- What this task involves -
Please reproduce every line of text in the records below character for character, leaving the pictures out of your answer.

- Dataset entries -

------------------------------

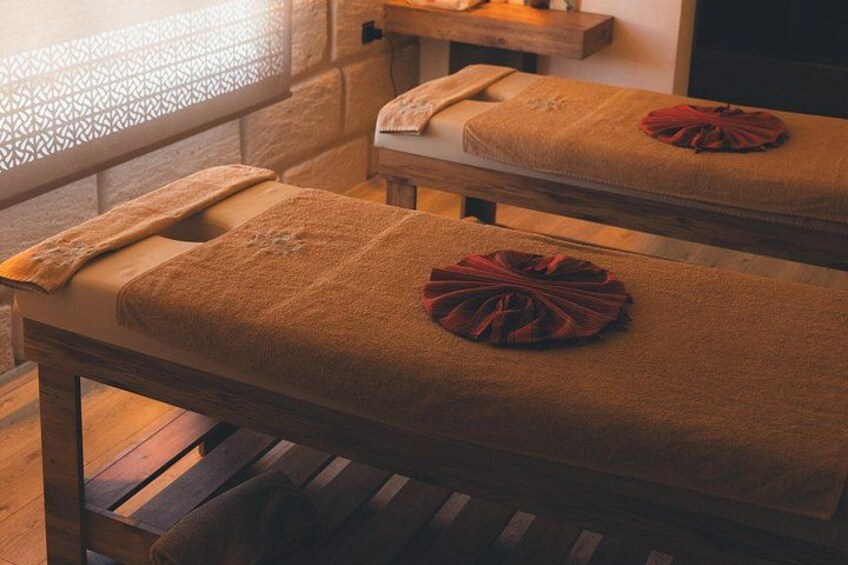 A wooden bench with a towel and a red cloth on it. 3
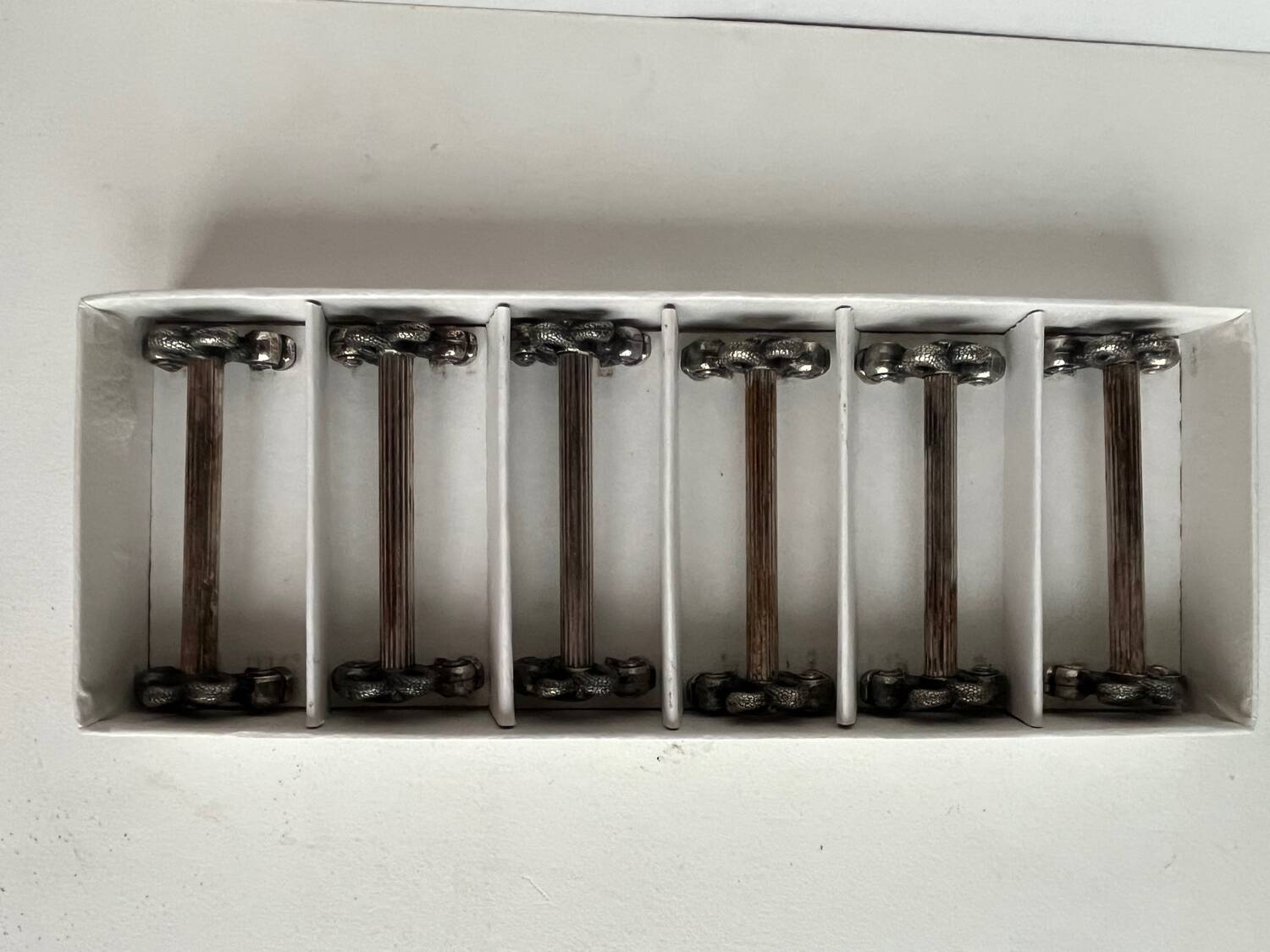6 silver metal knife holders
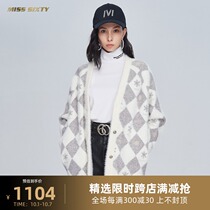 Miss Sixty long loose slouchy style outside wearing cardigan coat snowflake sweater women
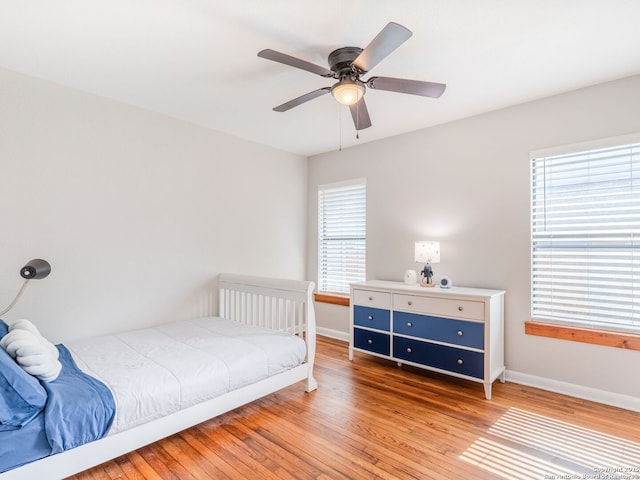 221 Harmon, San Antonio, TX 78209 - bedroom with light wood-style flooring, baseboards, and ceiling fan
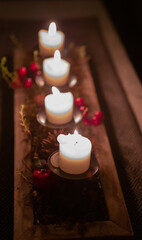 Four burning candles on a dark background with red berries, moss, succulent and pine cone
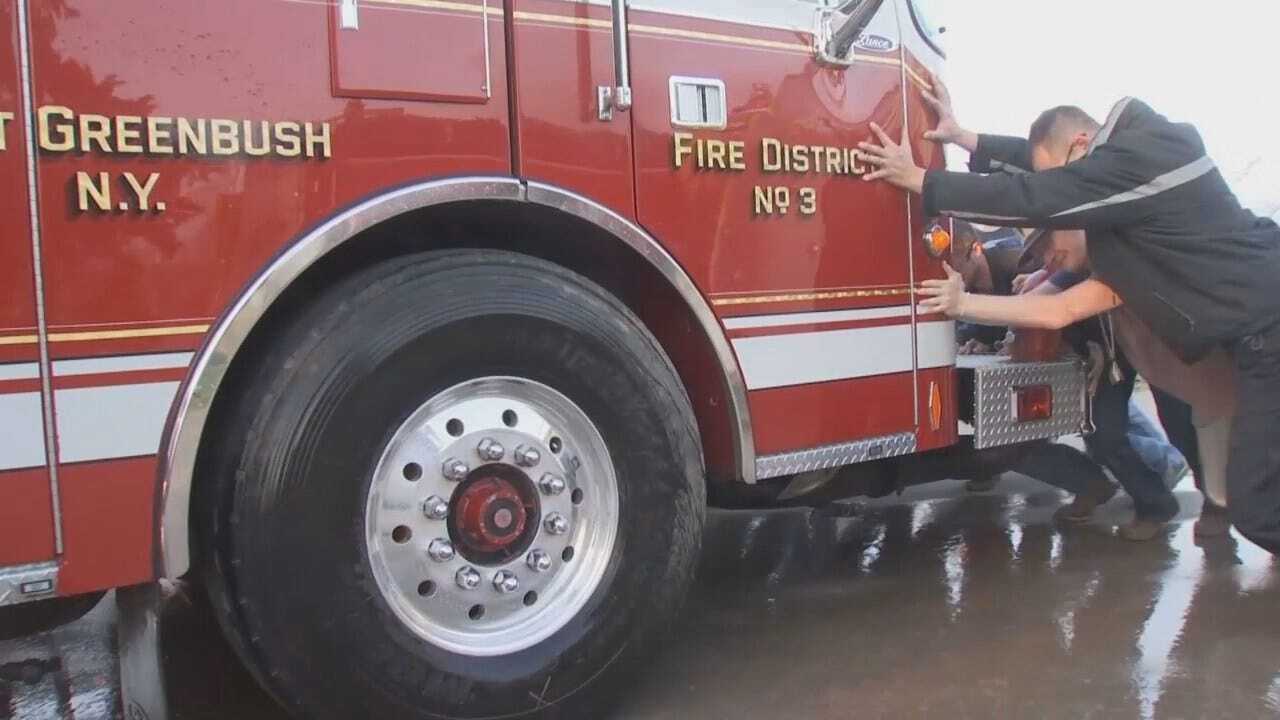 WEB EXTRA: Mounds Firefighters Push New Fire Truck Into Station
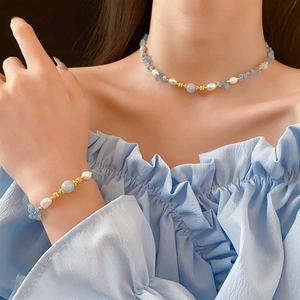 Gros plan d'un ensemble de bijoux aigue-marine et perles porté par un mannequin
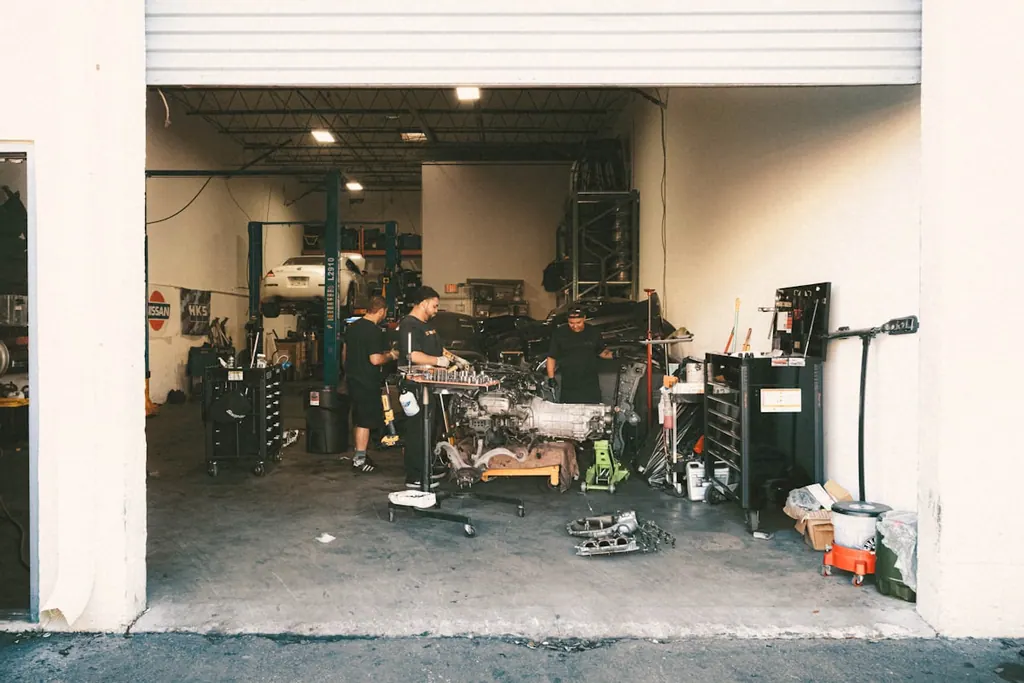 Two technicians at work inside the Plaza Midwood shop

------------------------------

- Solved problem -
 A wooden bench with a towel and a red cloth on it. 3
6 silver metal knife holders
 Miss Sixty long loose slouchy style outside wearing cardigan coat snowflake sweater women
 221 Harmon, San Antonio, TX 78209 - bedroom with light wood-style flooring, baseboards, and ceiling fan
 Four burning candles on a dark background with red berries, moss, succulent and pine cone
 WEB EXTRA: Mounds Firefighters Push New Fire Truck Into Station
 Gros plan d'un ensemble de bijoux aigue-marine et perles porté par un mannequin
 Two technicians at work inside the Plaza Midwood shop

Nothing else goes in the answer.